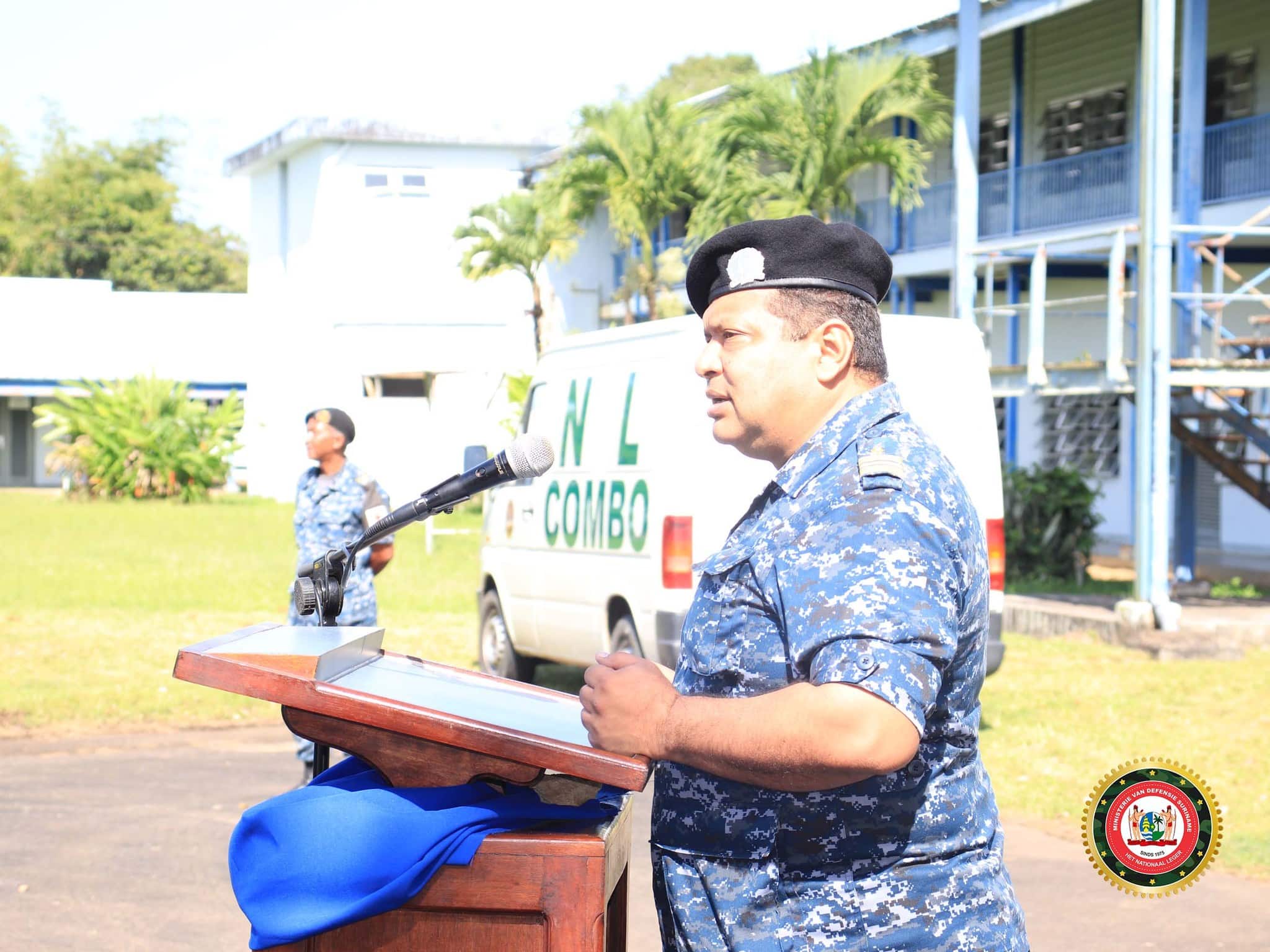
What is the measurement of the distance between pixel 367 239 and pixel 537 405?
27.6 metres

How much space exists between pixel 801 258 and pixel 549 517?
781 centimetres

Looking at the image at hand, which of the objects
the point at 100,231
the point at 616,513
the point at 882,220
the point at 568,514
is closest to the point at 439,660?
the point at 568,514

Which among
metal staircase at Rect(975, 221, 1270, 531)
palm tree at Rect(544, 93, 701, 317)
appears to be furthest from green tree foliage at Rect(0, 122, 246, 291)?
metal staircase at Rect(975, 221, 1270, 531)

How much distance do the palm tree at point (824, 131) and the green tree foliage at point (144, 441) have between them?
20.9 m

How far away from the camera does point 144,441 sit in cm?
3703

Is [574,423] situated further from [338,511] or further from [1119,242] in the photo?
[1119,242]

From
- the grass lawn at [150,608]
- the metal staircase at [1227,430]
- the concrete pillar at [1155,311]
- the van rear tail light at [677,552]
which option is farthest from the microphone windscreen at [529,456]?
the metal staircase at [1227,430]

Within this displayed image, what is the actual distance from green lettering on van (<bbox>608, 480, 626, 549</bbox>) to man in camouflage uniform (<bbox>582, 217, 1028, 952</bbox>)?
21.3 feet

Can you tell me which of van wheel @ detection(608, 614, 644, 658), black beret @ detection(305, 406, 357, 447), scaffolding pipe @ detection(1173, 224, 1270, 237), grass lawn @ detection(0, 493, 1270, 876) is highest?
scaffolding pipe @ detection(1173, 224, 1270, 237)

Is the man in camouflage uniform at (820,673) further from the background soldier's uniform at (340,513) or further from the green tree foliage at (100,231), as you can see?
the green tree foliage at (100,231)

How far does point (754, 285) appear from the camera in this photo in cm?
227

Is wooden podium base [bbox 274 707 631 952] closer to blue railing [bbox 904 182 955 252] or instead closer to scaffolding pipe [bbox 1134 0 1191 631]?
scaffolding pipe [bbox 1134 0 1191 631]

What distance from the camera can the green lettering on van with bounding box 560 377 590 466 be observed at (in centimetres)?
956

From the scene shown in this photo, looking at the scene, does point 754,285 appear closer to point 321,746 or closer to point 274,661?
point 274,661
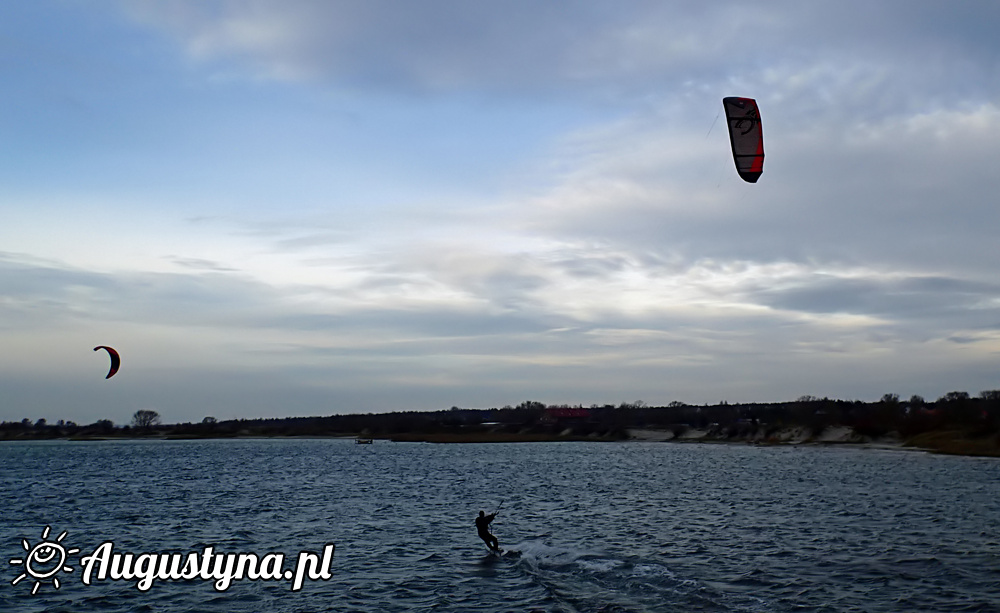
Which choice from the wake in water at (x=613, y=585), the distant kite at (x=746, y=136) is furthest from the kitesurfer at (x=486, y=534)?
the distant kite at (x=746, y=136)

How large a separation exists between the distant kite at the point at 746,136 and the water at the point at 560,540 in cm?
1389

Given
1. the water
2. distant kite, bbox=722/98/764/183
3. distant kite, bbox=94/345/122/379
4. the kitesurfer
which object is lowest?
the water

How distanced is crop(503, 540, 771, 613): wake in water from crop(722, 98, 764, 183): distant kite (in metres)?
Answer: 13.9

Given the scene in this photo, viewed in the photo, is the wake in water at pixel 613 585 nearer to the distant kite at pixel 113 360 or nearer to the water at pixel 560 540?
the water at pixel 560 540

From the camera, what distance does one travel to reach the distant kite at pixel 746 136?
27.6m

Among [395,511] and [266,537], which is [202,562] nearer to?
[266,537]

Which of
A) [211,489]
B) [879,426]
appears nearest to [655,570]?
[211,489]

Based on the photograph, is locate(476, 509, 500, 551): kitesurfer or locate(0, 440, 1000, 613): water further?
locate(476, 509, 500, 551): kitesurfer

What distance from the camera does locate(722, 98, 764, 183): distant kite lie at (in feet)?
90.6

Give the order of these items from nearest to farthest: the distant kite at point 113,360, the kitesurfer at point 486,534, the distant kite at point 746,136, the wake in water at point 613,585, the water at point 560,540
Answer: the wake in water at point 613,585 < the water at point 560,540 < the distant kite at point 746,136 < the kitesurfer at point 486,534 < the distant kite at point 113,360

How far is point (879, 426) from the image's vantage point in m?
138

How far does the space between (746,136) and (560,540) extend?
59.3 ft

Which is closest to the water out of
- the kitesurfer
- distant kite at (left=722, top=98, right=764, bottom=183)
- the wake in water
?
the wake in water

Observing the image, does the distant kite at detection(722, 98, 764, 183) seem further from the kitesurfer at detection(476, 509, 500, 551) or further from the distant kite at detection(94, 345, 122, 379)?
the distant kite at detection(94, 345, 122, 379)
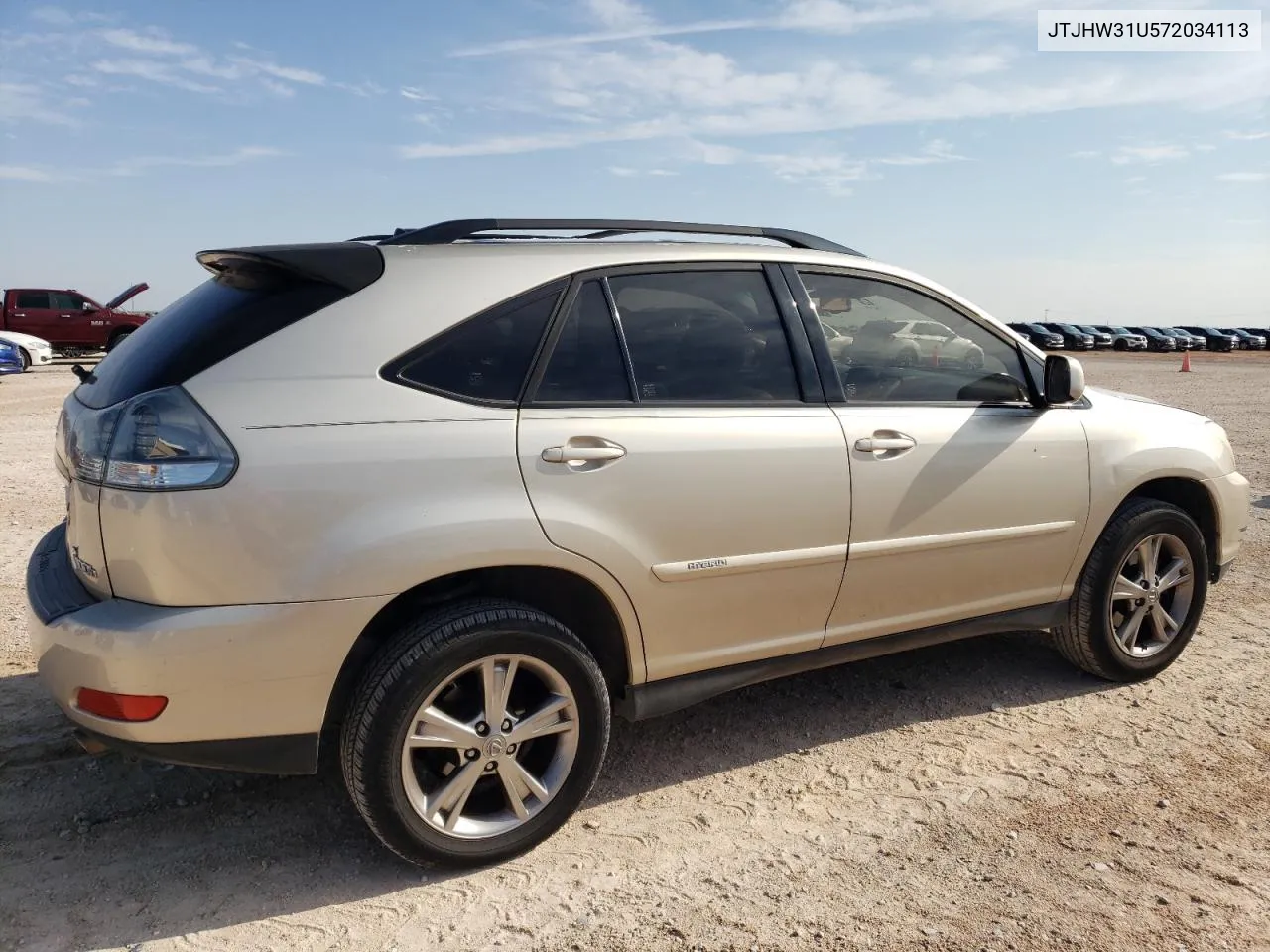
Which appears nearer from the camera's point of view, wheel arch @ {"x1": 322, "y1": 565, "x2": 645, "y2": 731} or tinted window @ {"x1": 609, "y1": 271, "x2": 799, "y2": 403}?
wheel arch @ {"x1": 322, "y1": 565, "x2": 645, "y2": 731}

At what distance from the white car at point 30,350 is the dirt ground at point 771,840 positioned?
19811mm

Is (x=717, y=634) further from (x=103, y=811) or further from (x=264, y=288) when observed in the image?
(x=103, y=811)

※ ※ ※

▸ **WHAT NEEDS TO BE DONE**:
Copy out exactly the lines between the line that contains "Observing the image, does" and the last line of the records, both ends included; leave out every picture.

▸ **THE RESULT**:
Observing the image, does the distant kite at detection(722, 98, 764, 183) seem further from the kitesurfer at detection(476, 509, 500, 551) or further from the distant kite at detection(94, 345, 122, 379)?
the distant kite at detection(94, 345, 122, 379)
Which appears nearer from the camera's point of view, wheel arch @ {"x1": 322, "y1": 565, "x2": 645, "y2": 731} or tinted window @ {"x1": 609, "y1": 271, "x2": 799, "y2": 403}?
wheel arch @ {"x1": 322, "y1": 565, "x2": 645, "y2": 731}

At what distance from the white car at point 30,350 is the dirt ground at point 771,840 positioned?
19811mm

Is (x=717, y=634) further from (x=103, y=811) or further from (x=264, y=288) when observed in the image?
(x=103, y=811)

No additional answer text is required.